Day: 15/07/2014

A Church for Every Day

A church which fasts and prays
A church worshipping every day
A church with windows
To look, searching out
A church with open doors
To welcome the lost
A church which serves
In humble humility
A church with a sense
Of local community
A church which stands
In awe of God’s word,
A church which declares,
“Jesus is Lord!”
A church which bears
Many fruits and gifts
A church which moves
Where the Spirit sits,
A church which meets
In many buildings
And in none
A church which worships
To many tunes,
In many tongues;
A church which always
Shows the Way,
Speaks Truth,
Preaches Life;
A loyal servant Body,
For our time here on earth,
A church which strives
To be one our God is worth

Horatius Bonar

Fill Thou my life, O Lord my God,
In every part with praise,
That my whole being may proclaim
Thy being and Thy ways.
Not for the lip of praise alone,
Nor e’en the praising heart
I ask, but for a life made up
Of praise in every part.
– Horatius Bonar

Horatius Bonar (19 December 1808 – 31 May 1889) was a Scottish churchman and poet.

The son of James Bonar, Solicitor of Excise for Scotland, he was born and educated in Edinburgh. He came from a long line of ministers who have served a total of 364 years in the Church of Scotland. One of eleven children, his brothers John James and Andrew Alexander were also ministers of the Free Church of Scotland. He had married Jane Catherine Lundie in 1843 and five of their young children died in succession. Towards the end of their lives, one of their surviving daughters was left a widow with five small children and she returned to live with her parents. Bonar’s wife, Jane, died in 1876. He is buried in the Canongate Kirkyard.

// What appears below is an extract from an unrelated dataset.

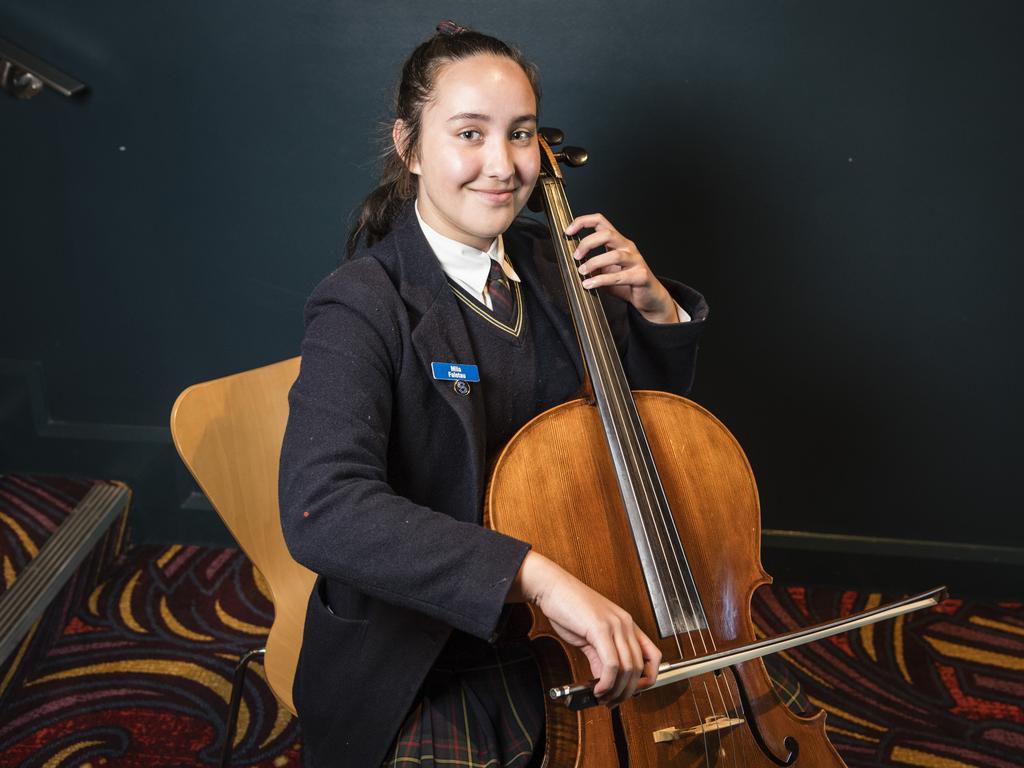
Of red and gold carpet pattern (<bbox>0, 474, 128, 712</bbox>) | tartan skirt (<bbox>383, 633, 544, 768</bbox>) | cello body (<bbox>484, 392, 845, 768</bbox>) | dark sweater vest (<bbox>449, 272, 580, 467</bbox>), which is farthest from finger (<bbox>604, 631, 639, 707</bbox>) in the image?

In 1853 Bonar earned the Doctor of Divinity degree at the University of Aberdeen. He entered the Ministry of the Church of Scotland. At first he was put in charge of mission work at St John’s parish in Leith and settled at Kelso. He joined the Free Church at the time of the Disruption of 1843, and in 1867 was moved to Edinburgh to take over the Chalmers Memorial Church (named after his teacher at college, Dr Thomas Chalmers). In 1883, he was elected Moderator of the General Assembly of the Free Church of Scotland.

He was a voluminous and highly popular author. He also served as the editor for “The Quarterly journal of Prophecy” from 1848 to 1873 and for the “Christian Treasury” from 1859 to 1879. In addition to many books and tracts wrote a number of hymns, many of which, e.g., “I heard the voice of Jesus say” and “Blessing and Honour and Glory and Power,” became known all over the English-speaking world. A selection of these was published as Hymns of Faith and Hope (3 series). His last volume of poetry was My Old Letters. Bonar was also author of several biographies of ministers he had known, including “The Life of the Rev. John Milne of Perth” in 1869, – and in 1884 “The Life and Works of the Rev. G. T. Dodds”, who had been married to Bonar’s daughter and who had died in 1882 while serving as a missionary in France.